Fascinatingly, almost everyone opts to pull the lever in the first part, but refuses to kill the janitor in the second, even though they are, from a deeply utilitarian perspective, the same choice. Unravelling why we see them as different is where things get really interesting.

dutchkimble,

Level 1 - one person Level 2 - the kids Level 3 - best friend’s mom Level 4 - cancer cure guy

None of it matters in the long run anyway, so might as well pick the choices that affect you directly. Toughest one in this is the best friend’s mom definitely.

knatsch,

Yes, your grace, is a great short game

Arcane_Trixster,

Banner Saga

perviouslyiner,

War hospital puts you in charge of a WW1 medical camp trying to allocate limited surgeons, nurses, medical supplies as people come in injured from the front line.

Zahille7,

I haven’t finished it, but I’d say Vampyr makes you make some difficult choices

xkforce,

Does it though? Do I om nom and gain power or do I not isnt really that deep.

CitizenKong,

I mean it also fucks up the city if you kill the community pillars.

Doublepluskirk,

Yeah, tanking a district makes that area harder and doesnt feel great; however, if you don’t kill any of them, the combat is really hard because you’re under levelled. So you have to make moral judgements and choose who is “best” to kill.

Zahille7,

I mainly remember totally fucking up helping that nurse save that homeless guy, and I tried to go back so I could do it right and the game specifically tells you to live with your choices.

Doublepluskirk,

I like it. Roll with the consequences of your actions, be they accidental or not, but I can see how that can be frustrating for some

Squizzy,

I made the choice in GTA that let me continue the free roam unhindered despite it not being what was best in game.

daniyeg,

i’m gonna blatantly disregard your “but where the consequences actually matter” and recommend most of telltale’s games (The Walking Dead and The Wolf Among Us are the better ones).

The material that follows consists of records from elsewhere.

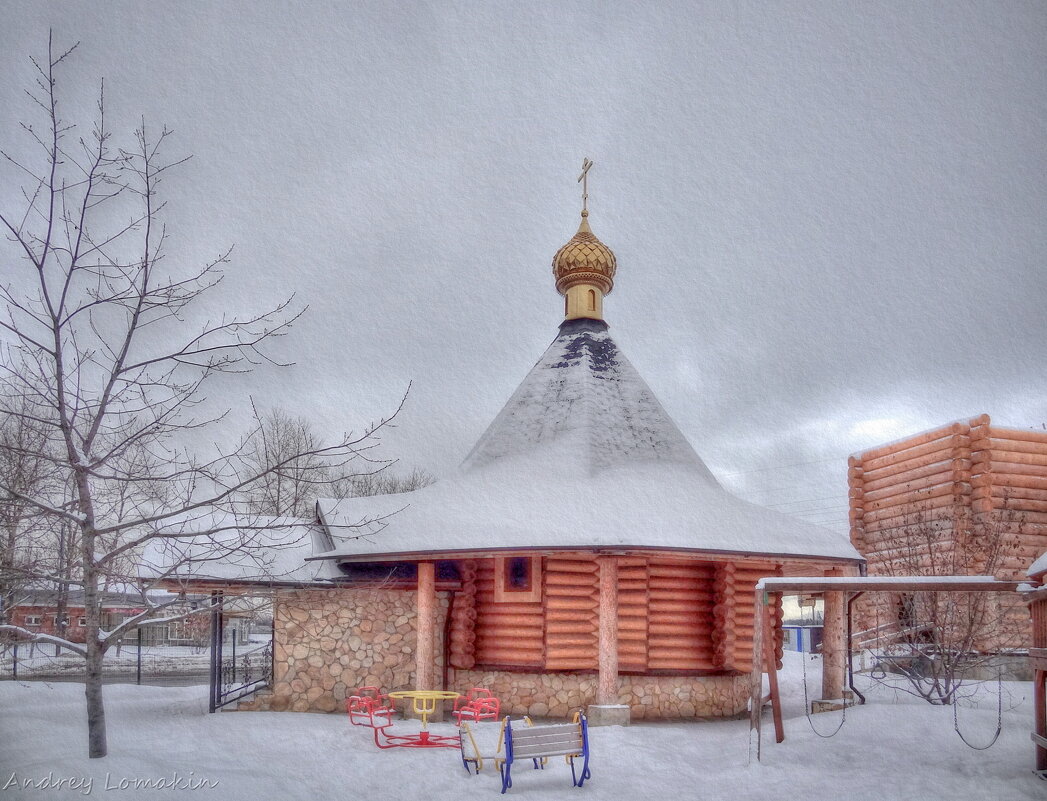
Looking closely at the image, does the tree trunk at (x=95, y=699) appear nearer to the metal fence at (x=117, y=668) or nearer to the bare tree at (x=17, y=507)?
the bare tree at (x=17, y=507)

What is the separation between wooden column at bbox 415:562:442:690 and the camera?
13172mm

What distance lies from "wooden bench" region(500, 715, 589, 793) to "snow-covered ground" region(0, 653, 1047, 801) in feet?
0.87

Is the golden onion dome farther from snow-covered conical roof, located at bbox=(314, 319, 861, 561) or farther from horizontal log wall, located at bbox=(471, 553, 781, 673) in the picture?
horizontal log wall, located at bbox=(471, 553, 781, 673)

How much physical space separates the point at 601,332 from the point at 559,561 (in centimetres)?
667

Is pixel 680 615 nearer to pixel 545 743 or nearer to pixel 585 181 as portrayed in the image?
pixel 545 743

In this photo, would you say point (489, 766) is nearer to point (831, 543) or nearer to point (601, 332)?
point (831, 543)

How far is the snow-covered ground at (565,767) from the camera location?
770 cm

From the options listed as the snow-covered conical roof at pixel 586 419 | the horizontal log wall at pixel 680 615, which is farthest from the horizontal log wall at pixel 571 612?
the snow-covered conical roof at pixel 586 419

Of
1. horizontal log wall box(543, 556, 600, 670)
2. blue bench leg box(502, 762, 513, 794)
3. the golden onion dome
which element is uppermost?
the golden onion dome

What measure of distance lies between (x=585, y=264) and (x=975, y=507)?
10.2 m

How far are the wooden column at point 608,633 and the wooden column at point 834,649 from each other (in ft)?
13.6

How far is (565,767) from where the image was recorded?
31.7 ft

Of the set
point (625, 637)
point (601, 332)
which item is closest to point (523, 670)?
point (625, 637)

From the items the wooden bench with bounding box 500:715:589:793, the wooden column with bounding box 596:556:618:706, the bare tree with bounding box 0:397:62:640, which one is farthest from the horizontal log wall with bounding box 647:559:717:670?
the bare tree with bounding box 0:397:62:640
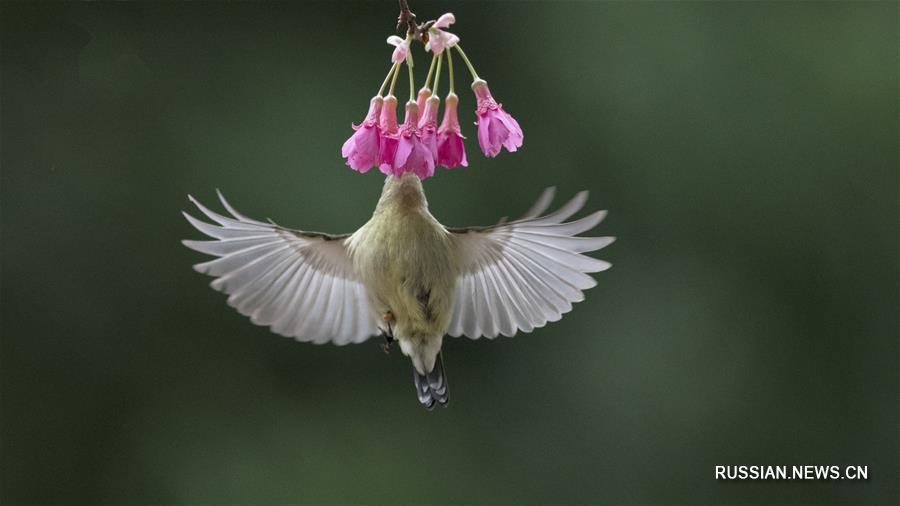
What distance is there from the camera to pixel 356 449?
17.7 ft

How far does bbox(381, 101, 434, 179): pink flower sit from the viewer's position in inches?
89.9

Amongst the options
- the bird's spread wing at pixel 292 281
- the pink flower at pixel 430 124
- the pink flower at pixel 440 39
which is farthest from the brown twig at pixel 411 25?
the bird's spread wing at pixel 292 281

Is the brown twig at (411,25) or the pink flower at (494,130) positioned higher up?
the brown twig at (411,25)

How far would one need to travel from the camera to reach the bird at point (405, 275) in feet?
9.18

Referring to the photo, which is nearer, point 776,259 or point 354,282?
point 354,282

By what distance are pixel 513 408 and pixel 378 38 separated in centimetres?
215

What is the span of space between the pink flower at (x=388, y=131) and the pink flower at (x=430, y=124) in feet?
0.23

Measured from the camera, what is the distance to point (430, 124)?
92.4 inches

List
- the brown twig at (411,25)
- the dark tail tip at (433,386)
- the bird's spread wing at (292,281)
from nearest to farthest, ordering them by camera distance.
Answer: the brown twig at (411,25) < the bird's spread wing at (292,281) < the dark tail tip at (433,386)

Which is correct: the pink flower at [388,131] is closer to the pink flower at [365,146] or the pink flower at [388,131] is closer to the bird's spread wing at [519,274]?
the pink flower at [365,146]

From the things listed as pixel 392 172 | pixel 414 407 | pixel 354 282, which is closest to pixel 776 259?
pixel 414 407

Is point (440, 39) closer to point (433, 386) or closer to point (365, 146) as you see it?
point (365, 146)

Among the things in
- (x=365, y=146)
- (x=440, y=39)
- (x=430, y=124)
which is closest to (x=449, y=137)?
(x=430, y=124)

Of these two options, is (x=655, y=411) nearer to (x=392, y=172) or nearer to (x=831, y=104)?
(x=831, y=104)
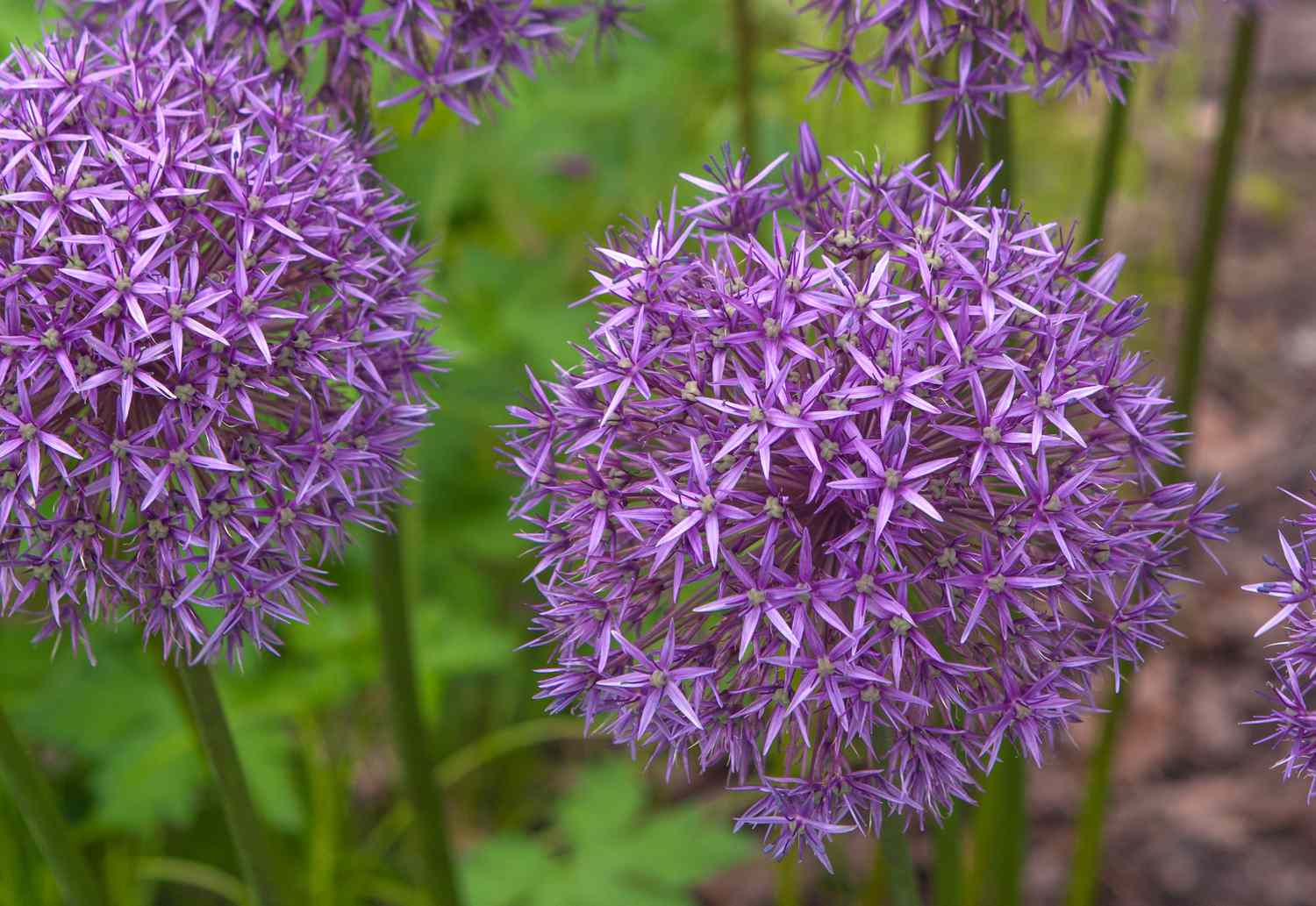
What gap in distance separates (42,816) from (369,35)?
6.00ft

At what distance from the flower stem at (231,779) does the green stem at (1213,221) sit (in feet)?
8.89

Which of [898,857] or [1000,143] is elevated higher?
[1000,143]

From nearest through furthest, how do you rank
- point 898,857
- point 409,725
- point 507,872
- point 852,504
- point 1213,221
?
point 852,504 < point 898,857 < point 409,725 < point 1213,221 < point 507,872

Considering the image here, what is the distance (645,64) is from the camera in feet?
16.4

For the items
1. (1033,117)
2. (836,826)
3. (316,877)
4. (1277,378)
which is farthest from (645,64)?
(1277,378)

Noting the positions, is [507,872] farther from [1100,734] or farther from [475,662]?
[1100,734]

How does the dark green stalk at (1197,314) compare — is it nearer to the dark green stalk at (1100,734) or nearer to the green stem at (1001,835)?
the dark green stalk at (1100,734)

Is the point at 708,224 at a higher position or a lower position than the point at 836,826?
higher

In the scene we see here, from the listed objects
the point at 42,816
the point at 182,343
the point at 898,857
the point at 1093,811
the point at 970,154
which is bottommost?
the point at 1093,811

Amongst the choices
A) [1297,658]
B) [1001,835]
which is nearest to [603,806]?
[1001,835]

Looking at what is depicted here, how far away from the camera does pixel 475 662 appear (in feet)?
13.8

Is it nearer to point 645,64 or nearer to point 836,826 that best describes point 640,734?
point 836,826

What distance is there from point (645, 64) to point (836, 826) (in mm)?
3488

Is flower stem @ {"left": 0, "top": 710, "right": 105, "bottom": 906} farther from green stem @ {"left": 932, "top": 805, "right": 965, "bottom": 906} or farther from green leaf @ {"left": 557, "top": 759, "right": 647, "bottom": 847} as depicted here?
green stem @ {"left": 932, "top": 805, "right": 965, "bottom": 906}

besides them and the suggestion of others i would also recommend Tyranny. great CRPG made by Obsidian.

Chip_Rat,

“Passage” is a very short one. But the choices matter.

Nanners,
@Nanners@lemmy.world avatar

I’m not sure I’ve seen it posted here, a little older, but the TellTale Walking Dead games are killer. You make full choices that affect your game later. Tons of fun, not a ton of action gameplay but the stories told are next level IMO

TheEighthDoctor,

Sometimes Always Monsters

Eccitaze,
@Eccitaze@yiffit.net avatar

I’m going to go a little against the grain and recommend Fuga: Melodies of Steel and its sequel. It’s not exactly what you described, but the game is very adept on forcing extremely difficult and impactful choices on you naturally through its gameplay.

Dagwood222,

[off topic]

Daemon by Daniel Suarez. A persistent computer virus develops a game where the only way to win is to kill off your team mates. The people who show the greatest willingness to backstab are recruited for missions in the real world.